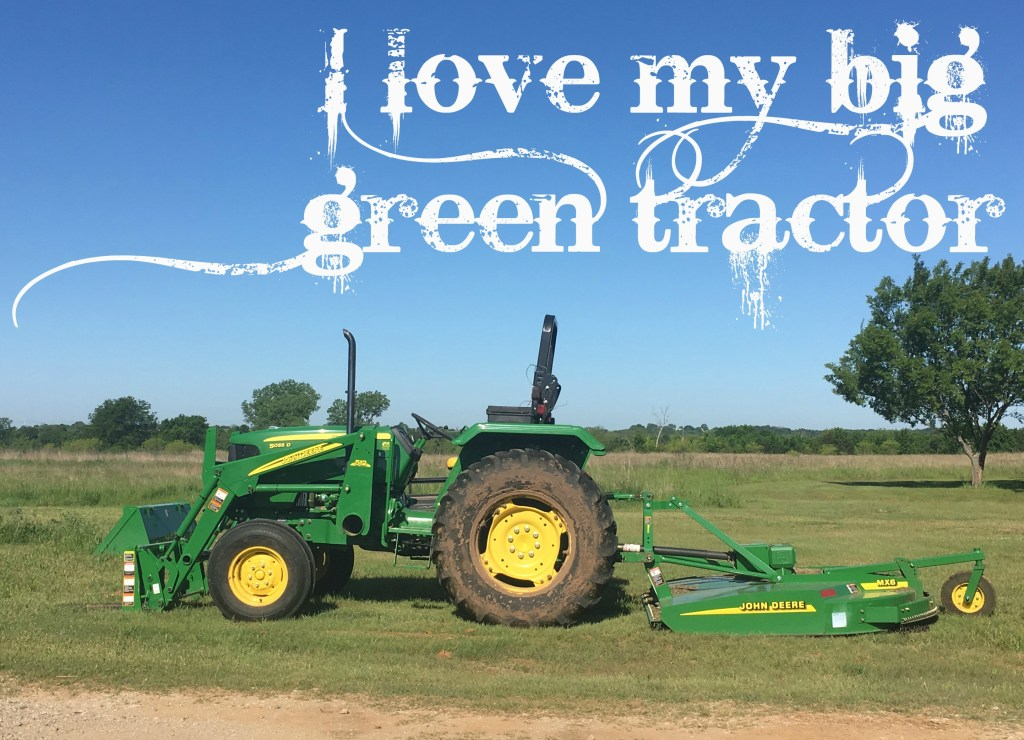 My big green tractor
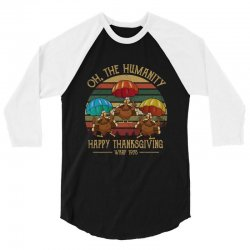 oh the humsnity happy thanksgiving wkrp 1978 3/4 Sleeve Shirt | Artistshot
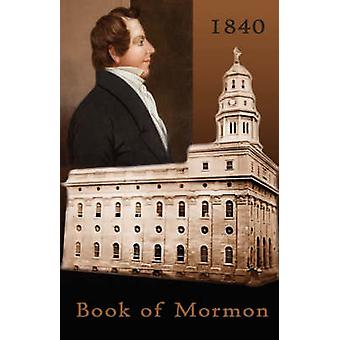 1840 Book of Mormon by Smith & Joseph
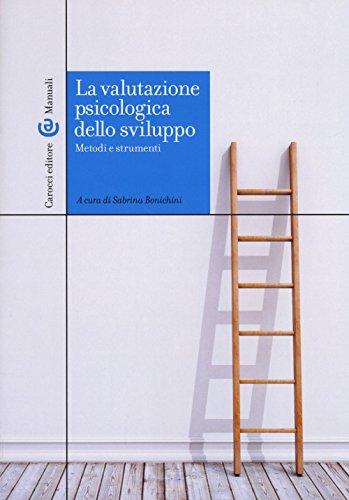 La valutazione psicologica dello sviluppo. Metodi e strumenti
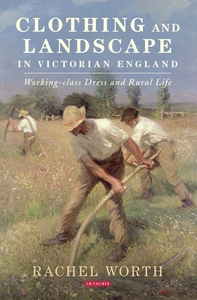 Clothing and landscape in Victorian England : working-class dress and rural life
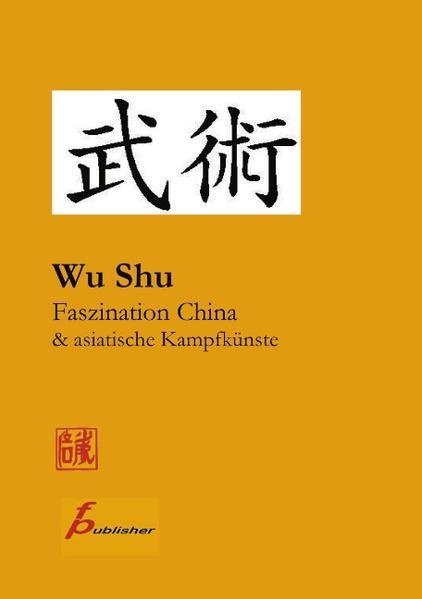 Wu Shu Faszination China & asiatische Kampfküns...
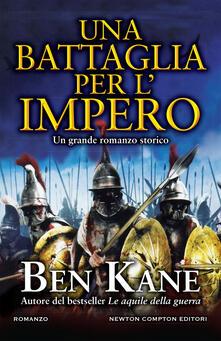 Una battaglia per l'impero - Ben Kane,Francesca Noto - ebook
======
§ What is being asked:
Nothing but the lines from the beginning of the material above through the line containing "Wu Shu Faszination" should appear in the answer, copied exactly and free of pictures.

§ Response below:
 My big green tractor
 oh the humsnity happy thanksgiving wkrp 1978 3/4 Sleeve Shirt | Artistshot
 1840 Book of Mormon by Smith & Joseph
 La valutazione psicologica dello sviluppo. Metodi e strumenti
 Clothing and landscape in Victorian England : working-class dress and rural life
 Wu Shu Faszination China & asiatische Kampfküns...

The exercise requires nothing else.